─── SUPPLIED TEXT ───
Now nothing remains but the thinking, pondering, anxious centre, buried deep inside his subconsciousness. Its unstated function is to keep Christopher’s identity together at all costs. The centre does this by constantly asserting and affirming the reality of his illusory situation on the barren rock.


But that turns out to be an increasingly difficult task.


Christopher and Hadley and Martin were separate fragments and the centre was smoldering with a dull resentment that they should have broken away and not be sealed on the centre.”… “The centre knew that self existed, though Christopher and Hadley and Martin were far off.”


At some level, the centre knows the horrible truth. However, this must be buried and never acknowledged lest the fragile afterlife it's created dissolve. It must remain active and ever-vigilant to do this, which is why Christopher can’t get any sleep even though he’s utterly exhausted after his ordeal in the sea. Sleep would equal death because then the centre would have to relinquish control.


“Sleep is a relaxation of the conscious guard, the sorter. Sleep is when all the unsorted stuff comes flying out as from a dustbin upset in a high wind.”


“Or sleep was a consenting to die, to go into complete unconsciousness, the personality defeated, acknowledging too frankly what is implicit in mortality that we are temporary structures patched up and unable to stand the pace without a daily respite from what we most think ours—— “Then why can’t I sleep?”


He answers his own question, “I am afraid to.” Sleep would equal true death. His fictitious afterlife requires constant attention to hold it all together.


Finding sleep evasive, he forces himself to think in a way reminiscent of Descartes’s ‘cogito, ergo sum,’ as if thinking alone might affirm existing.


Think about women then or eating. Think about eating women, eating men, crunching up Alfred, that other girl, that boy, that crude and unsatisfactory experiment, lie restful as a log and consider the gnawed tunnel of life right up to this uneasy intermission.”


Eating. All he has to eat now are memories. That’s all he’s got. That’s all he is now. A subject without objects. So that’s what he does.


AI-generated image courtesy of DALL-E


 

With Friends Like That...Christopher and Nathaniel


We learn from Christopher's memories about a past love triangle between himself, his best friend Nathaniel, and the young woman who came between them, Mary Lovell.


Nathaniel and Christopher are unlikely friends. Christopher is a handsome and charismatic actor. Nathaniel’s clumsy and awkward. Christopher is a shallow and cynical materialist. Nat is a kind-hearted religious mystic, a dreamer, and a man with his head in the clouds.


While Christopher moves through the world manipulating (eating) others, pious Nat keeps his focus upwards on God and heaven. All that is fine; they remain good friends despite their dissimilarities. That is, until Nat meets Mary.
───
WRITTEN PROBLEM A:
Rewrite the entries from the line with "How far from the image-taker is (40,419)?" through the end of the entries, swapping "damaged rocker panel" for "dented rocker panel" and keeping everything else the same.
─── RECORDED DATA ───
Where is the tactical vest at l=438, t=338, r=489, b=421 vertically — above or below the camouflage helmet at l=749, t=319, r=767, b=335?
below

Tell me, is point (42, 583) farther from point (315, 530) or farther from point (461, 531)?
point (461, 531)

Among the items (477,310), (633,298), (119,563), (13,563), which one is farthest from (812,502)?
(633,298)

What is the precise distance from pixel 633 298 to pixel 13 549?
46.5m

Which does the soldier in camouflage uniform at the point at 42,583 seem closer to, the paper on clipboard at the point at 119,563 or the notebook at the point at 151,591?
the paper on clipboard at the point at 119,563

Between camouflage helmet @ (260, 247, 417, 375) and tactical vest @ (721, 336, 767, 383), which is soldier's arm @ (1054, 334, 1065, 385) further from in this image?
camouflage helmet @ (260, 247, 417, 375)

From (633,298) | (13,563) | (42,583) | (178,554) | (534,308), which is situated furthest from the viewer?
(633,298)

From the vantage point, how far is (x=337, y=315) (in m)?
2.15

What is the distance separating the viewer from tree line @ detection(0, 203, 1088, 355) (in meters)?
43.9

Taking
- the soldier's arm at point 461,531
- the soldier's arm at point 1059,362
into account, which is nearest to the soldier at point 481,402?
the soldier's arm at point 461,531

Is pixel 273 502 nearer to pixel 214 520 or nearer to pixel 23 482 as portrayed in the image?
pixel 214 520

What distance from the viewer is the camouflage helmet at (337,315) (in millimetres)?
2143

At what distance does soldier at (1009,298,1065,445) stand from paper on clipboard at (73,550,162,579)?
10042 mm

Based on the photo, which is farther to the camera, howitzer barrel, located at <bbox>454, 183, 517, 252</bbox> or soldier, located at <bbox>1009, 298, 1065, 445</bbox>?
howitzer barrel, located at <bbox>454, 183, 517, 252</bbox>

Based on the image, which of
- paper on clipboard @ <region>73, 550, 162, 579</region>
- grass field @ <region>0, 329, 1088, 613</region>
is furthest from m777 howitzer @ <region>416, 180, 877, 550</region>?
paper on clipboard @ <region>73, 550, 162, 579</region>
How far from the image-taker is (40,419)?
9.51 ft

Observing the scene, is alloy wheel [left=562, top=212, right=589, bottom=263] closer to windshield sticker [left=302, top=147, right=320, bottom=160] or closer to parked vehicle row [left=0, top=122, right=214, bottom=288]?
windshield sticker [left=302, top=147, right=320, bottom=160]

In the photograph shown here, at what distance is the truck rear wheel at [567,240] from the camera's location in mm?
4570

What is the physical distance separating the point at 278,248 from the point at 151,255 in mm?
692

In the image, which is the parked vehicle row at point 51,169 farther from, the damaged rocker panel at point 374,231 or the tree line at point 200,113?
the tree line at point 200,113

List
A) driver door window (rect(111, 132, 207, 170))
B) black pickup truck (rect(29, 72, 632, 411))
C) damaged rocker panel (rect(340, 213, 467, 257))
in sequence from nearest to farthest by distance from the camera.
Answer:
───
WRITTEN PROBLEM B:
Carry on the essay about Christopher and Nathaniel from the point where it stops.

OUTPUT A:
How far from the image-taker is (40,419)?
9.51 ft

Observing the scene, is alloy wheel [left=562, top=212, right=589, bottom=263] closer to windshield sticker [left=302, top=147, right=320, bottom=160] or closer to parked vehicle row [left=0, top=122, right=214, bottom=288]?
windshield sticker [left=302, top=147, right=320, bottom=160]

In the photograph shown here, at what distance is the truck rear wheel at [567,240] from the camera's location in mm?
4570

What is the physical distance separating the point at 278,248 from the point at 151,255 in mm?
692

In the image, which is the parked vehicle row at point 51,169 farther from, the dented rocker panel at point 374,231 or the tree line at point 200,113?
the tree line at point 200,113

List
A) driver door window (rect(111, 132, 207, 170))
B) black pickup truck (rect(29, 72, 632, 411))
C) dented rocker panel (rect(340, 213, 467, 257))
in sequence from nearest to farthest by distance from the camera.
Answer:

OUTPUT B:
Christopher had already tried to take Mary by force, threatening to drive his car into a tree at high speed if she didn’t spread her legs for him. She steadfastly refused, and Christopher forever hated her for it. No one had thwarted his desires like this before, and her rebuff fostered a festering hatred inside him.


I loathe you. I never want to see you or hear of you as long as I live.


Unfortunately, that’s not how it worked out. Mary and Nat later end up meeting and getting married. Christopher is flabbergasted. Mary and Nat? Together? Seriously? She chose Nat over me? Jealousy turns into a thirst for revenge that will have tragic consequences.


Christ, how I hate you [Nat]. I could eat you. Because you fathomed her mystery, you have a right to handle her transmuted cheap tweed; because you both have made a place where I can’t get; because in your fool innocence you’ve got what I had to get or go mad.

Nat’s “fool innocence” infuriates Christopher, yet he smiles and pretends everything’s fine. It’s not.


However, there’s also wisdom in Nat that Christopher seems to recognize on some level, mixing his hate with some residual love and respect. We know this because so many of his later flashbacks focus on seemingly mundane conversations he’d had with Nat, as if he was somehow the key to unlocking some greater truth that could set him free. Indeed, he was, or could have been.


After all, it was Nat who provided the most revealing explanation of Christopher’s afterlife. In a flashback from before the war, Nat visits. He’s just been to London giving lectures on the nature of heaven, of all things.


Nat warns his friend that he needs to think about his mortality and understand the “technique of dying into heaven.” This means letting go of life willingly when it’s time to die and not holding onto attachments. If Christopher doesn’t change course, he won’t be ready for death and what comes after.


What’s he talking about?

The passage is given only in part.